Session Victim – Listen To Your Heart

13 Tracks, die konsequent den Weg weiter gehen, der schon in den Jahren zuvor eingeschlagen wurde. Jazz, Funk, Soul, House, Disco, Sampling, Dancefloor, aber auch die Party im Kopf sind die Koordinaten, die bespielt werden und das mit einer Souveränität und Nonchalance, dass einem ganz schwindelig wird.

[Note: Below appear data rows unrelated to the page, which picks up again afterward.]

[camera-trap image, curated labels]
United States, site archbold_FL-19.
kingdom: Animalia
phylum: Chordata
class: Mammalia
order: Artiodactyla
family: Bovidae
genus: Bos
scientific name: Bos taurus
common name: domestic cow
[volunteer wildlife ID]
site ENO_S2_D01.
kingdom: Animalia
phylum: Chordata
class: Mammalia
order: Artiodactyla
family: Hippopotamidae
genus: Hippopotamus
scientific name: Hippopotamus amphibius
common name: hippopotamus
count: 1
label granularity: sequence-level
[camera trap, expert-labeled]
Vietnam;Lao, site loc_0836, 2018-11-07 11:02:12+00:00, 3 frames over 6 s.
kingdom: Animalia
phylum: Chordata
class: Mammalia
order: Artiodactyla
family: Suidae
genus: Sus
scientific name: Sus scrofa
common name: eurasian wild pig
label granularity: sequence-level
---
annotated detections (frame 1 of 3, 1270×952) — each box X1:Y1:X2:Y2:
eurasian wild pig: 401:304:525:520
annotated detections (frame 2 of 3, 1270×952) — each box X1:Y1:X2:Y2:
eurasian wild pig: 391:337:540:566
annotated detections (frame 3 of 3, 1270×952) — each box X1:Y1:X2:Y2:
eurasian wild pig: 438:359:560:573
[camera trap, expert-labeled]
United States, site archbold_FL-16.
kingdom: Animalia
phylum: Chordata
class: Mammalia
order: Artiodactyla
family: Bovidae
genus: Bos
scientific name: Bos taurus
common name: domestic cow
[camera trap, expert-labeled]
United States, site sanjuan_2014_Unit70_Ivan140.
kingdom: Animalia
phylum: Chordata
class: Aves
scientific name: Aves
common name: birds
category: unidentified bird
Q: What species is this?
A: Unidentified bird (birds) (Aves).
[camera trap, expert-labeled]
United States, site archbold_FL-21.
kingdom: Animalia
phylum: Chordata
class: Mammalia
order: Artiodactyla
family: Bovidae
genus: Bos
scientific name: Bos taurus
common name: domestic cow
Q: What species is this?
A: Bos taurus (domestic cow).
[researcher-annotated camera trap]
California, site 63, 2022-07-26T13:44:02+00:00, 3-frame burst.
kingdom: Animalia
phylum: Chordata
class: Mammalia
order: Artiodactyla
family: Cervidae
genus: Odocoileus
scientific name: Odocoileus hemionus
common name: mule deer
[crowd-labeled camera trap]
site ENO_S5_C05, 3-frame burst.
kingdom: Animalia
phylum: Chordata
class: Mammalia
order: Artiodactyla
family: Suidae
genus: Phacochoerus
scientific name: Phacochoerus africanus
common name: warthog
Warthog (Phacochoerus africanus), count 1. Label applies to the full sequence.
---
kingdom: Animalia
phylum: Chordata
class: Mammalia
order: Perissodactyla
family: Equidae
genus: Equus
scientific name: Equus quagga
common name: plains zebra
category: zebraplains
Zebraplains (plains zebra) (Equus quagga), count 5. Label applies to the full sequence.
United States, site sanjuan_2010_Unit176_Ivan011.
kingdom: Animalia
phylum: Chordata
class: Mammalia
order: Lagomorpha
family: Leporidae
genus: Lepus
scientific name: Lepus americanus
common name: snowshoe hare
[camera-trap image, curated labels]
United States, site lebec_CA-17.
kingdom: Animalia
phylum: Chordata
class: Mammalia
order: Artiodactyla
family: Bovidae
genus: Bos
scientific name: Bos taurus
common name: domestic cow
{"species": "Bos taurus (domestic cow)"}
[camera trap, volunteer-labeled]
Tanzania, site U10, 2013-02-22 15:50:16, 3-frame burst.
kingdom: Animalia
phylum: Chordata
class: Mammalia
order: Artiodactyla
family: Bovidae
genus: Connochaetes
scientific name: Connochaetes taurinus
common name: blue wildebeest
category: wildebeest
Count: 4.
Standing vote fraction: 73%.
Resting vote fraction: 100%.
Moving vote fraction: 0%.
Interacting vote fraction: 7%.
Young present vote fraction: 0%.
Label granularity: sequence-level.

Ziemlich wunderbar.

 

Forest Swords – Compassion

Was hier digital oder analog, maschinell oder organisch ist, lässt sich beim besten Willen nicht entflechten. Wozu auch? Selbst in Sachen Lyrics bleibt die Konkretisierung aus. Zwar tragen Stimmen die Platte entscheidend mit, doch die Gesangsschnipsel und Versatzstücke lassen zumeist keinerlei textliche Interpretation zu. Die Stimme als Instrument hat es oft gegeben, aber selten so gekonnt wie hier. Ach, schon wieder rum die 50 Minuten.

 

Photek – T’Raenon

Die Rille ist so gut wie weggeputzt. Es ist ein smoother Rupert Parkes, den wir hier treffen. Der Track selbst ist verhaltender Breakbeat, der aber wiederum so abstrahiert und minimalisiert daherkommt, dass Jazz wohl besser passt. Das Sound Design drum herum ist jedoch alles andere als abstrahiert minimalisiert. In vollen Zügen gibt sich Parkes der Melancholie hin und tut das, was ihm immer am besten stand: Er lässt die Zeit stillstehen. Der Breakbeat ist fast nur noch Alibi, auf der B-Seite regieren die sanft pulsenden Bassdrums einer längst vergessenen Epoche. Eine von diesen Platten, die einen daran erinnert, warum Dance Music immer noch so wichtig ist.